Si 70 % des services d’urgences restent aujourd'hui entièrement constitués d'urgentistes, ces expérimentations remettent en question le modèle traditionnel du métier, lui-même en pleine mutation. La réforme du temps de travail, négociée en décembre 2014 par l'Association des médecins urgentistes de France pour restaurer l'attractivité de la spécialité, peine à faire ses preuves (lire page 3). Seuls 15 % des services d'urgences publics ont mis en place le protocole des 39 heures.

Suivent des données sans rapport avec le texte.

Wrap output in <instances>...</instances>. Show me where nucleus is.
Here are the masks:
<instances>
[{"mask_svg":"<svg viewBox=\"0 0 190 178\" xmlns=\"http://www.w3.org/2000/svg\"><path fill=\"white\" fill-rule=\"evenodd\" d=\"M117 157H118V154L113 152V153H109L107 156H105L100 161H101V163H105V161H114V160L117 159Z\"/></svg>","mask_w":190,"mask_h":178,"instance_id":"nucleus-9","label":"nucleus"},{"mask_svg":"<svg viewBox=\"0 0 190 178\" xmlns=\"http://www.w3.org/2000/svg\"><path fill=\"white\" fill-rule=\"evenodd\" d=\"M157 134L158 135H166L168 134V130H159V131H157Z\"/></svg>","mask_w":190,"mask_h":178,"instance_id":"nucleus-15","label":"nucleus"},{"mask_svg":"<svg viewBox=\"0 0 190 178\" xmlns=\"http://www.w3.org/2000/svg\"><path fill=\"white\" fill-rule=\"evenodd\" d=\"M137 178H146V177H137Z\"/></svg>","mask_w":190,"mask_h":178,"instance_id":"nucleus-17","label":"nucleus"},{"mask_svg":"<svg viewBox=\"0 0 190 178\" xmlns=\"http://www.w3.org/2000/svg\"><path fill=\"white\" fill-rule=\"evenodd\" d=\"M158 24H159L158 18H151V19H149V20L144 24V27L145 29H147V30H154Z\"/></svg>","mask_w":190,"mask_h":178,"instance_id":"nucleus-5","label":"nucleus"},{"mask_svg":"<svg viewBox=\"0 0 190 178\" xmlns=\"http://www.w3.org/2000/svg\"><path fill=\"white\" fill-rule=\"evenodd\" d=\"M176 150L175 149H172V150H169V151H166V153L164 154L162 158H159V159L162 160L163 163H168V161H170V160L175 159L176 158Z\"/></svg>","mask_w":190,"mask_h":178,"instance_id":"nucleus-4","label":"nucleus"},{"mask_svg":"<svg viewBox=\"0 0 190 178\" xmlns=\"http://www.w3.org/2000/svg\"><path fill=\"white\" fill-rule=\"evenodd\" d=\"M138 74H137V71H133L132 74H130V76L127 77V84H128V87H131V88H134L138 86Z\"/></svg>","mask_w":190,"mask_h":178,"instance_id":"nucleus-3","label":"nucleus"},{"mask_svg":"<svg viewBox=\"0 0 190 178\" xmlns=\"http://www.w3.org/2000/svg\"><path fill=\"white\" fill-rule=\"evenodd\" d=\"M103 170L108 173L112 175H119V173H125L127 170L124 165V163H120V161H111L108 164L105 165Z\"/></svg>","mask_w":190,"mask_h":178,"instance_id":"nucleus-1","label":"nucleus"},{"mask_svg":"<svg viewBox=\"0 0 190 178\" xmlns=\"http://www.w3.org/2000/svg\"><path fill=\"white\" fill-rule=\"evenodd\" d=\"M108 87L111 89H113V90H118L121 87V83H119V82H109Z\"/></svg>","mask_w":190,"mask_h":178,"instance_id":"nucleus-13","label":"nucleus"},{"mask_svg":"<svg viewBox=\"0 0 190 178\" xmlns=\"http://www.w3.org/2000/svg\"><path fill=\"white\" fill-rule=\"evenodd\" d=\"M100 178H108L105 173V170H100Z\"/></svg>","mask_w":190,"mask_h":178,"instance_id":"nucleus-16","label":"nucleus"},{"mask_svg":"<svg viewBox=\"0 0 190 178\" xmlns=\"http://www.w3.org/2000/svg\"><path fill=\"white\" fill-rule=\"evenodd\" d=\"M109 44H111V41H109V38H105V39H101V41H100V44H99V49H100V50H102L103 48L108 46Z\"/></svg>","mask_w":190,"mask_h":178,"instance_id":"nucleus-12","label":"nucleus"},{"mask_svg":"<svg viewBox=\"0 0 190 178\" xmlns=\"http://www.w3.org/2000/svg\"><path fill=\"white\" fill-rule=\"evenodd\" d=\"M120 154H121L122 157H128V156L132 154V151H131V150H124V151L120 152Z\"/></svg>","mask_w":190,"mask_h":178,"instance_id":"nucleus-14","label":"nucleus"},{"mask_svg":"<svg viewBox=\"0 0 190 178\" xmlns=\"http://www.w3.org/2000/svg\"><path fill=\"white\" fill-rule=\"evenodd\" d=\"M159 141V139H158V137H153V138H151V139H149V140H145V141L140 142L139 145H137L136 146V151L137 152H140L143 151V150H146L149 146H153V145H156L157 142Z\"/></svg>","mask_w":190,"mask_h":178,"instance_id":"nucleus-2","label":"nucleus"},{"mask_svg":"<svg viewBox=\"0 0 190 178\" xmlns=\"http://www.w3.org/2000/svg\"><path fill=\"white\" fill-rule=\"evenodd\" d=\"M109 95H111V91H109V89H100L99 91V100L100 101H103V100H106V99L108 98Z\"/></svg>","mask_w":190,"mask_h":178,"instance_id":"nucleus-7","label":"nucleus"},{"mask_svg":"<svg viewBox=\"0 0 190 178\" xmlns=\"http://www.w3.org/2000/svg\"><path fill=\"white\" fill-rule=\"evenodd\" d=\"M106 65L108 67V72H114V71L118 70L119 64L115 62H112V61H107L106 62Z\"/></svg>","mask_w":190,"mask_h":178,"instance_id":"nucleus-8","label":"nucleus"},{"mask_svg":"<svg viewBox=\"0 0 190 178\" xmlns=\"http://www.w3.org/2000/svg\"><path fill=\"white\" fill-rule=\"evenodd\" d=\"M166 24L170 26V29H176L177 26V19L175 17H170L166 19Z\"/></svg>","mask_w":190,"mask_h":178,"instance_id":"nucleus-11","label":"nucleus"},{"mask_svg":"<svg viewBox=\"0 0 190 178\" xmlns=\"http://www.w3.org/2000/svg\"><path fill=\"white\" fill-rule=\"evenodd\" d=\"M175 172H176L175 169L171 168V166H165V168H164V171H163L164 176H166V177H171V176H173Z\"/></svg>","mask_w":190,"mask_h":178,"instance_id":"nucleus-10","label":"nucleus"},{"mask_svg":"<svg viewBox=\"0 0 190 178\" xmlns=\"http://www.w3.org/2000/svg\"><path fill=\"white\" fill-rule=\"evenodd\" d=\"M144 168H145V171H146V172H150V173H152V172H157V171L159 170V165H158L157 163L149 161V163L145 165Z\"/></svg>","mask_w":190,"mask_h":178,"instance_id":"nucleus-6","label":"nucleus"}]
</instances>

Autre évolution incertaine faute de textes d'application : la réforme (controversée) du troisième cycle des études médicales, prévue pour 2017, qui filiarise la médecine d'urgence (DES) afin de lui donner davantage de poids face aux autres spécialités. 

Reste la question cruciale du financement. Alors que le gouvernement multiplie les dérogations à la tarification à l'activité (T2A), les urgences, concernées au premier chef, restent sur le bord de la route. Pas un mot dans le budget de la Sécurité sociale (PLFSS) pour 2017. Pourtant intéressante, la proposition du neurologue et ancien député socialiste Olivier Véran de verser une prime incitative aux services d'urgences qui réorientent les patients légers vers la ville est restée à l'état de « réflexion » au sein du ministère.